Ce mardi, à La Chapelle d'Armentières, Olivier Gaillegue refait ses stocks de lait entier et de jus de pomme. Cinq personnes à la maison, c'est "trop de plastique" et des "poubelles qui débordent rapidement", explique le quinquagénaire.
"Et puis, ce n'est pas plus cher que le drive", ajoute cet homme auparavant habitué à prendre sa voiture pour les courses lourdes et volumineuses.
La jeune pousse lilloise revendique 85% de son offre à prix de supermarché, sans compter la consigne d'environ cinq euros par caisse de douze bouteilles.
De nombreux produits – jus, lait, eau minérale, bière... – viennent de la région ou de la Belgique tout proche, où la consigne est reine.
Mais Le Fourgon propose aussi des marques de grande consommation, sur lesquelles elle n'est toutefois pas en mesure d'être moins chère que les grandes surfaces.
La livraison par tournées était autrefois pratiquée par les brasseurs ou les laitiers avant d'être mise à mal par l'arrivée de l'emballage plastique à usage unique, préféré à la consigne de réemploi.
Sa renaissance dans les zones périurbaines n'entre pas en concurrence avec les offres de livraison ultra rapide – "quick commerce" – qui se développent dans les centres des grandes villes.
Pourquoi maintenant ? La question écologique est davantage au cœur des préoccupations, et le numérique "optimise la livraison et la logistique d'un système qui a déjà fait ses preuves", estime l'expert en consommation Philippe Goetzmann.
Mais ce modèle économique ne peut fonctionner que sur de courtes distances incluant des acteurs locaux qui pratiquent la consigne afin de garder un bilan carbone vertueux.
– Coûts réduits –
Le Fourgon a séduit près de 7.000 clients en France en un an, avec six hubs de livraison desservant Lille, Dunkerque, plusieurs villes du bassin minier, Nantes, puis bientôt Amiens et Rennes.
Selon Clément Génelot, spécialiste de la distribution chez Bryan, Garnier & Co, le modèle économique de la tournée lui permet "d'être rentable avant les autres", en diminuant les coûts de livraison.
Le "quick commerce", ou la livraison classique de la grande distribution, doivent à l'inverse amortir des frais plus importants.
Paris ? "Pas dans notre stratégie", affirme Charles Christory, l'un des trois cofondateurs du Fourgon : des problèmes de circulation et de stationnement perturberaient la fluidité des tournées.
Un bon calcul, selon Clément Génelot, qui conseille à ces nouveaux acteurs d'éviter "les régions Île-de-France ou Rhône-Alpes, bientôt attaquées par de gros acteurs comme Picnic".
Cette entreprise néerlandaise avait adapté le modèle de la tournée dans son pays d'origine, avant de l'étendre en Allemagne et dans le nord de la France, mais avec une offre digne d'un supermarché, allant des produits frais aux produits d'hygiène.

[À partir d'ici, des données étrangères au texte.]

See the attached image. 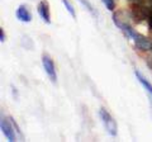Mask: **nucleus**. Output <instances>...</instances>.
<instances>
[{"instance_id":"7","label":"nucleus","mask_w":152,"mask_h":142,"mask_svg":"<svg viewBox=\"0 0 152 142\" xmlns=\"http://www.w3.org/2000/svg\"><path fill=\"white\" fill-rule=\"evenodd\" d=\"M134 75H136L137 80L140 81V84L145 88V90H146V91L152 97V84H151V83L148 81V80H147V79L143 76V75H142V74L140 72V71H137V70H136V71H134Z\"/></svg>"},{"instance_id":"10","label":"nucleus","mask_w":152,"mask_h":142,"mask_svg":"<svg viewBox=\"0 0 152 142\" xmlns=\"http://www.w3.org/2000/svg\"><path fill=\"white\" fill-rule=\"evenodd\" d=\"M102 1H103L104 5L107 7L108 10L113 12L114 9H115V1H114V0H102Z\"/></svg>"},{"instance_id":"6","label":"nucleus","mask_w":152,"mask_h":142,"mask_svg":"<svg viewBox=\"0 0 152 142\" xmlns=\"http://www.w3.org/2000/svg\"><path fill=\"white\" fill-rule=\"evenodd\" d=\"M15 17L18 20H20L23 23H29L32 22L33 17H32V13L29 12V9H28L27 5H24V4H22V5H19L17 12H15Z\"/></svg>"},{"instance_id":"3","label":"nucleus","mask_w":152,"mask_h":142,"mask_svg":"<svg viewBox=\"0 0 152 142\" xmlns=\"http://www.w3.org/2000/svg\"><path fill=\"white\" fill-rule=\"evenodd\" d=\"M0 127H1V132L3 135L7 137L8 141L10 142H14L17 141V130H15V126H14V123L12 121L10 117H4L1 116V121H0Z\"/></svg>"},{"instance_id":"12","label":"nucleus","mask_w":152,"mask_h":142,"mask_svg":"<svg viewBox=\"0 0 152 142\" xmlns=\"http://www.w3.org/2000/svg\"><path fill=\"white\" fill-rule=\"evenodd\" d=\"M4 41H5V34H4V29H3V28H0V42L3 43Z\"/></svg>"},{"instance_id":"1","label":"nucleus","mask_w":152,"mask_h":142,"mask_svg":"<svg viewBox=\"0 0 152 142\" xmlns=\"http://www.w3.org/2000/svg\"><path fill=\"white\" fill-rule=\"evenodd\" d=\"M117 27L124 33L128 38H131L133 42H134L136 47L140 51H148L150 48H152V42L147 38V37H145L143 34L136 32L129 23H121V24H118Z\"/></svg>"},{"instance_id":"2","label":"nucleus","mask_w":152,"mask_h":142,"mask_svg":"<svg viewBox=\"0 0 152 142\" xmlns=\"http://www.w3.org/2000/svg\"><path fill=\"white\" fill-rule=\"evenodd\" d=\"M99 117H100V119L104 124V128L107 130L108 133L113 137H115L118 133V126L110 113L107 109H104V108H100V109H99Z\"/></svg>"},{"instance_id":"9","label":"nucleus","mask_w":152,"mask_h":142,"mask_svg":"<svg viewBox=\"0 0 152 142\" xmlns=\"http://www.w3.org/2000/svg\"><path fill=\"white\" fill-rule=\"evenodd\" d=\"M62 3H64L65 8L67 9V12L71 14V17H72L74 19H76V12H75V9H74V5L70 3V0H62Z\"/></svg>"},{"instance_id":"4","label":"nucleus","mask_w":152,"mask_h":142,"mask_svg":"<svg viewBox=\"0 0 152 142\" xmlns=\"http://www.w3.org/2000/svg\"><path fill=\"white\" fill-rule=\"evenodd\" d=\"M42 65H43V69H45V72L48 75L50 80L53 84L57 83V72H56V66L53 60L51 59L50 55L43 53L42 55Z\"/></svg>"},{"instance_id":"8","label":"nucleus","mask_w":152,"mask_h":142,"mask_svg":"<svg viewBox=\"0 0 152 142\" xmlns=\"http://www.w3.org/2000/svg\"><path fill=\"white\" fill-rule=\"evenodd\" d=\"M148 9V17H147V23H148L150 29H152V0H145Z\"/></svg>"},{"instance_id":"5","label":"nucleus","mask_w":152,"mask_h":142,"mask_svg":"<svg viewBox=\"0 0 152 142\" xmlns=\"http://www.w3.org/2000/svg\"><path fill=\"white\" fill-rule=\"evenodd\" d=\"M37 12L39 14L46 24H51V13H50V4L47 0H41L37 5Z\"/></svg>"},{"instance_id":"11","label":"nucleus","mask_w":152,"mask_h":142,"mask_svg":"<svg viewBox=\"0 0 152 142\" xmlns=\"http://www.w3.org/2000/svg\"><path fill=\"white\" fill-rule=\"evenodd\" d=\"M80 3H81V4H83V5H84L85 8H86V9H88V10L90 12V13H91V14H93V15H96V13H95V10H94V9H93V5H91V4H90V3L88 1V0H80Z\"/></svg>"},{"instance_id":"13","label":"nucleus","mask_w":152,"mask_h":142,"mask_svg":"<svg viewBox=\"0 0 152 142\" xmlns=\"http://www.w3.org/2000/svg\"><path fill=\"white\" fill-rule=\"evenodd\" d=\"M129 1H132V3H133V1H137V0H129Z\"/></svg>"}]
</instances>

Elle boxe dans une autre catégorie, avec un milliard d'euros de chiffre d'affaires en 2021, qu'elle entend "doubler en 2022", selon Grégoire Borgoltz, responsable de l'expansion de Picnic dans l'Hexagone.
Des acteurs similaires au Fourgon bourgeonnent en France, comme Le Marché Moderne à Lille, ou encore La Tournée.
Lancée fin 2021, cette dernière dessert dix-huit villes plutôt aisées de l'ouest de la capitale et propose des boissons de type supermarché bio, mais aussi de la lessive, avec l'objectif d'élargir son offre à l'avenir.